Une découpe en papier de Vladimir Poutine dans les rues de Moscou. [AFP - YURI KOCHETKOV]
Diffusion des clips de campagne des candidats à l’élection présidentielle en Russie / Le 12h30 / 1 min. / le 14 mars 2024
Vladimir Poutine, au pouvoir depuis près de 25 ans, est assuré de remporter un nouveau mandat de six ans lors d'une élection présidentielle sans opposition qui commence vendredi et durera trois jours. A la veille du vote, le président a appelé à aller voter pour exprimer "une position civile et patriotique".

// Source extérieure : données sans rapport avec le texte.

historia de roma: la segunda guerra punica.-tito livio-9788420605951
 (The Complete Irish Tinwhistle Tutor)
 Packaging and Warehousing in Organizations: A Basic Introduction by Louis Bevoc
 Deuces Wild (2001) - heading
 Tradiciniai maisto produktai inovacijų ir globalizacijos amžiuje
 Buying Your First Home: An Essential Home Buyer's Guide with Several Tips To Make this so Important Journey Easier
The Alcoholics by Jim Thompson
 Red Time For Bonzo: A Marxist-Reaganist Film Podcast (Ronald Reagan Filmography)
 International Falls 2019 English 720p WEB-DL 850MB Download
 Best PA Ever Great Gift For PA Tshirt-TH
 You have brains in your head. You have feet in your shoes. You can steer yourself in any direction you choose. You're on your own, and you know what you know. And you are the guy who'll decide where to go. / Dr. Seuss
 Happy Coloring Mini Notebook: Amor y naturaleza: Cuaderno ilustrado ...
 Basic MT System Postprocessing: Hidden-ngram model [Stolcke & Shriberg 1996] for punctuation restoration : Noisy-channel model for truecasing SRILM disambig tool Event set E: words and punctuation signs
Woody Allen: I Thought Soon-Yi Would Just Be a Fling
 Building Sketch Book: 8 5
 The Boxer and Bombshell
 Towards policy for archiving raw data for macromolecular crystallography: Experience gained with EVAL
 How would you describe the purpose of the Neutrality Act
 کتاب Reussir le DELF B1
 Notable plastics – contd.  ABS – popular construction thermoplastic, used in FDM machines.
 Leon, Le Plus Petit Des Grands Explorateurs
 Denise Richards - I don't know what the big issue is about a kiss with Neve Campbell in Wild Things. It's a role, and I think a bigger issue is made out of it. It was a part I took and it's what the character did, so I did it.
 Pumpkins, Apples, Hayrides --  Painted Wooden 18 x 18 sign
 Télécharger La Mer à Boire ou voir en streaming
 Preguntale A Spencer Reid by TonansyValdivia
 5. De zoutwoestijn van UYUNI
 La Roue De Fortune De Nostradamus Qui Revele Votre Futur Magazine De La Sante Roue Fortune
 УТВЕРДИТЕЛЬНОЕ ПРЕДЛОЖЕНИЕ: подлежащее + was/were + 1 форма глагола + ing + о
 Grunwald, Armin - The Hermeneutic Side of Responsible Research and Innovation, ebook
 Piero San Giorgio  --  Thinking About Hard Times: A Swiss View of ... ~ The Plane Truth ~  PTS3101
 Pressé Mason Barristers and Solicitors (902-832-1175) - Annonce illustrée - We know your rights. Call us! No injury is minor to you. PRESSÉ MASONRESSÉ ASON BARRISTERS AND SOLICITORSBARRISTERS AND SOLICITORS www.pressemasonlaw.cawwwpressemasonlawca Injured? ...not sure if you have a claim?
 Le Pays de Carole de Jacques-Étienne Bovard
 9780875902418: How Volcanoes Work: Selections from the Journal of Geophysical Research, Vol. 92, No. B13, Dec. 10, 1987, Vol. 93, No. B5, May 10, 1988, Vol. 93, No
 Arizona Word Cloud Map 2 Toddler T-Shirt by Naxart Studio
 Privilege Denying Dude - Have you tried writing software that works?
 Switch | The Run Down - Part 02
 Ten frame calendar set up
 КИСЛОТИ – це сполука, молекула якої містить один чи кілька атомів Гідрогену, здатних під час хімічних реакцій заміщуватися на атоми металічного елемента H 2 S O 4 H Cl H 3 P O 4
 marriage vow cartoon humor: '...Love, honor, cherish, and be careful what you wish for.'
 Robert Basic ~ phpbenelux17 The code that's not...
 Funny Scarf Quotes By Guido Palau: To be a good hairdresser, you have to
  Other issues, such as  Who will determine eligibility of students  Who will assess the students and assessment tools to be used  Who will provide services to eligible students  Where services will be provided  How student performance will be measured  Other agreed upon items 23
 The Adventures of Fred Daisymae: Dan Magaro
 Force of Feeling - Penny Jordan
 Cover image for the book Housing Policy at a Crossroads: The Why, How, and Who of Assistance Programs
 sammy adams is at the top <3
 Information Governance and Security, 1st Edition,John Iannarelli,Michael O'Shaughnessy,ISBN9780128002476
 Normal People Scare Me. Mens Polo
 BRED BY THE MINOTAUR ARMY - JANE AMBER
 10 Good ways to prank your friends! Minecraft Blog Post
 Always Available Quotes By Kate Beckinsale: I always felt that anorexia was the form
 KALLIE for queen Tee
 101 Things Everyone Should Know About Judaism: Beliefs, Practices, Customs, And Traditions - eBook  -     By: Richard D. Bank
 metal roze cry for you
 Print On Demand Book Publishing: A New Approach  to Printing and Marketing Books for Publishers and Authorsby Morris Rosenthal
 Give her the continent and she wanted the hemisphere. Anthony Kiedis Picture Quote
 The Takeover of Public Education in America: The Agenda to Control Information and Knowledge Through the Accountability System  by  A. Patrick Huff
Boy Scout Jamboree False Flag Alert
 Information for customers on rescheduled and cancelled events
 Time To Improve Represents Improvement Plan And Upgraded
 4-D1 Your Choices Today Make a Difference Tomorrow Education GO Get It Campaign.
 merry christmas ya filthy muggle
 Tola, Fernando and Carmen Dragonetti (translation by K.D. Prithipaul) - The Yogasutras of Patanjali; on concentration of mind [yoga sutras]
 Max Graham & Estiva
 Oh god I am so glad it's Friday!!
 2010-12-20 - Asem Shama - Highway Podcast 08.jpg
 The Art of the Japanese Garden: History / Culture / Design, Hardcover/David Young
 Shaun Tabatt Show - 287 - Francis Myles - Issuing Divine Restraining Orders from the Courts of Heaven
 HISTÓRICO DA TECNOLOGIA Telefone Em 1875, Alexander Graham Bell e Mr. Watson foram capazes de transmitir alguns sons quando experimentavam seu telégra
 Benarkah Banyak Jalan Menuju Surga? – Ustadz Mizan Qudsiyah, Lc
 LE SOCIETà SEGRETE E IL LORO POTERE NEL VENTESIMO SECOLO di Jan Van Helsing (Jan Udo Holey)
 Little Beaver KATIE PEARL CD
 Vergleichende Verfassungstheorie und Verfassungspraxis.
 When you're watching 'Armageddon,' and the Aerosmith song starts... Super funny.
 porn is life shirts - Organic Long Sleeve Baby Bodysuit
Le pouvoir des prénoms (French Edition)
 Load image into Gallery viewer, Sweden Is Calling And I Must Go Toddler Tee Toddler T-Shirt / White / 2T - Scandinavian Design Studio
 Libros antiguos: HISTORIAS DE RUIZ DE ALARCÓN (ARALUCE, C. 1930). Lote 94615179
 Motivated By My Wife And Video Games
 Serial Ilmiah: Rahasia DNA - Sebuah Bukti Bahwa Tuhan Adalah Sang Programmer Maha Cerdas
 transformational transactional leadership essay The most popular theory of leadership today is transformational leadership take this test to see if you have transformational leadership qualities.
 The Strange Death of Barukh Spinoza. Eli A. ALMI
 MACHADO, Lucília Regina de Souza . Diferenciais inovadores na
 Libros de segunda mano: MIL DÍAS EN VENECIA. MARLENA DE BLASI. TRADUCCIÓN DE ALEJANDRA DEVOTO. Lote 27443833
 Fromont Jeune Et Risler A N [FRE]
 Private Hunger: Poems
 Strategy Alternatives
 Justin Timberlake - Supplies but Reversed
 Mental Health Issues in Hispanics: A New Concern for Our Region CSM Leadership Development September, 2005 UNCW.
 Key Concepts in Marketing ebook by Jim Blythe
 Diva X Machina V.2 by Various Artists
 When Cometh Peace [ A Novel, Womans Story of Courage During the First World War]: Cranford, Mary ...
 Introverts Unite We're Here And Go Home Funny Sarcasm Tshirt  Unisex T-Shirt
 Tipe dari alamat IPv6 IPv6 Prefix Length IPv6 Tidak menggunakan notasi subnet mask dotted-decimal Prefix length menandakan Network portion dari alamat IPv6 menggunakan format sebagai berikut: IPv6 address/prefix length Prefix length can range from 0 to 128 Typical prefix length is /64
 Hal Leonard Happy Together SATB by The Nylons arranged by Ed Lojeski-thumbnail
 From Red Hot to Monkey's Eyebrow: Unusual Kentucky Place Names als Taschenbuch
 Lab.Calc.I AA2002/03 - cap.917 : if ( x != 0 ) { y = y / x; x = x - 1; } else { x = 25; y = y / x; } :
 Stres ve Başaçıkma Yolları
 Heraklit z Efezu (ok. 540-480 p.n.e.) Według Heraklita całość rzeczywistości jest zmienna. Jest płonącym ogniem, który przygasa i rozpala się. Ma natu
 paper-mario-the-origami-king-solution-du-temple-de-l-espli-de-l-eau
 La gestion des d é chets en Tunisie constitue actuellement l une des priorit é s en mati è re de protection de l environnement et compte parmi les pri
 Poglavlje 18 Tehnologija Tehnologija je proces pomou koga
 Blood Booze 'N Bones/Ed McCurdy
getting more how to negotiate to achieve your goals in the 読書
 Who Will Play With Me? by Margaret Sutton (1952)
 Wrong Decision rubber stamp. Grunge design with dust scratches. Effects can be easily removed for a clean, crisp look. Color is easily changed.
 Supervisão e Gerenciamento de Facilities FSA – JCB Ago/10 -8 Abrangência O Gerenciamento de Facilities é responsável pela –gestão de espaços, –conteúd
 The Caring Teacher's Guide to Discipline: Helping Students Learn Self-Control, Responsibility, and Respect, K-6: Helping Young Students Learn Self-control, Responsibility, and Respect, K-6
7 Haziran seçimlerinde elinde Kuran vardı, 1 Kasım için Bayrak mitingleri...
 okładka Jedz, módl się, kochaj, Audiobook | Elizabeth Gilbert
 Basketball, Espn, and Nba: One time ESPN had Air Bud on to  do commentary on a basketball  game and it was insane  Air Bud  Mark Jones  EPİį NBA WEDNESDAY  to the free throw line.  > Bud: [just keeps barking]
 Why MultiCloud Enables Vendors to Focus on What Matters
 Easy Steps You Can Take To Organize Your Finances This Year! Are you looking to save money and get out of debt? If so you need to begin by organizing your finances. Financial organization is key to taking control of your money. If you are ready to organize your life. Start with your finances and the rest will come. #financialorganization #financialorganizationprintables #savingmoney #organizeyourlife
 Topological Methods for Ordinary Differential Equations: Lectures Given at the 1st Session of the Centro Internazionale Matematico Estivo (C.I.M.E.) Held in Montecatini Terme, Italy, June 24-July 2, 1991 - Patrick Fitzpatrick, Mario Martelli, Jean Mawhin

Plus de 112 millions de Russes sont appelés aux urnes à partir de vendredi pour choisir leur nouveau président. Un scrutin sans surprise puisqu'il doit maintenir Vladimir Poutine au pouvoir jusqu'en 2030. Avec un mandat supplémentaire potentiel jusqu'en 2036 grâce à une modification sur mesure de la Constitution menée il y a quatre ans.

Organisé sur trois jours, du 15 au 17 mars, le scrutin se déroule alors que le président russe a multiplié récemment les satisfécits, auréolé de succès relatifs sur le champ de bataille ukrainien, notamment la prise de la ville-forteresse d'Avdiïvka. Parallèlement, l'économie russe résiste malgré une pluie de sanctions internationales.

A la veille du vote, Vladimir Poutine, 71 ans, a appelé les Russes à ne pas se "détourner du chemin" qu'il a fixé et à voter pour exprimer "une position civile et patriotique". "Il nous faut confirmer notre unité et détermination à aller de l'avant", a ajouté le président

Une élection sans opposition

Nikolai Kharitonov, candidat du Parti communiste russe à la présidentielle, aux côtés de ses partisans se rassemblent devant le monument de Karl Marx, le 23 février 2024. [AFP - NATALIA KOLESNIKOVA]
Nikolai Kharitonov, candidat du Parti communiste à la présidentielle, aux côtés de ses partisans devant le monument de Karl Marx, le 23 février 2024. [AFP - NATALIA KOLESNIKOVA]

Le Kremlin entend faire de cette élection une démonstration de la confiance de Vladimir Poutine qui jouit toujours d'un soutien d'une importante frange de la population. Le chef d'Etat a interdit de participation les opposants déclarés qui souhaitaient prendre part à l'élection. Ekaterina Dountsova et Boris Nadejdine ont ainsi été barrés du scrutin.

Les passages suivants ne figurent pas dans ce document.